GAUTENG LOCAL DIVISION, JOHANNESBURG

CASE NO: 28945/2016

REPORTABLE

OF INTEREST TO OTHER JUDGES

REVISED.

26/4/2018

In the matter between:

THE STANDARD BANK OF SOUTH AFRICA LIMITED                                      Applicants

and

TEMP-U-AIR SERVICES (PTY) LIMITED                                                          Respondent

 

Summary:  Costs implication of withdrawal of winding-up of a company. Principles governing withdrawal and costs restated. Withdrawal with no tender for costs. Service of section 345 of the 1973 Companies Act. Strict compliance with service requirements v/s substantive compliance.


JUDGMENT

 

Molahlehi J

 

Introduction

[1] The issue in this matter concerns costs which arose following the withdrawal of the opposed winding up of the respondent by the applicant. The application stemmed from the alleged failure by the respondent to settle five of its debt with the applicant.

[2] The withdrawal of the application occurred in the context where the respondent applied for condonation for the acceptance of its supplementary answering affidavit. The affidavit was filed on 23 January 2018 that is some fifteen months from 14 October 2016 when the answering affidavit was filed.

[3] The essence of the supplementary affidavit is a record of the common cause facts of what transpired regarding the payment of the debts owed to the applicant since the filing of the answering affidavit.

[4] It is also important to note that the respondent had already paid some substantial amounts when the applicant enrolled the matter for hearing on 1 November 2017.

[5] The supplementary answering affidavit was accepted, in light of the above discussion and in the interest of doing justice between the parties, in particular, ensuring full ventilation of the dispute.

[6] At the beginning of the hearing, the applicant sought to have the matter removed from the roll. The respondent opposed that approach and contended that it would remain vulnerable because removal means any other creditor could intervene to have the case resuscitated.

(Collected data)
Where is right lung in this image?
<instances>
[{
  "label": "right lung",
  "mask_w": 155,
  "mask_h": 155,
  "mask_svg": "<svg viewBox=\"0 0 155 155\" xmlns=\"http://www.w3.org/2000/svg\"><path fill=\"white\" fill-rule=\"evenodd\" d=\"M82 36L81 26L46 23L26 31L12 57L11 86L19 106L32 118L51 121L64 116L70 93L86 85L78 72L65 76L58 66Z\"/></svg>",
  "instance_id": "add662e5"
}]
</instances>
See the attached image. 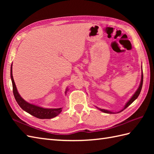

--- WHAT IS REQUIRED ---
Answer these questions from the court judgment above:
1. On what date was the supplementary answering affidavit filed?
2. On what date did the applicant enroll the matter for hearing?
3. What did the applicant seek at the beginning of the hearing?

--- ANSWER TO THE PROBLEM ---
1. 23 January 2018
2. 1 November 2017
3. To have the matter removed from the roll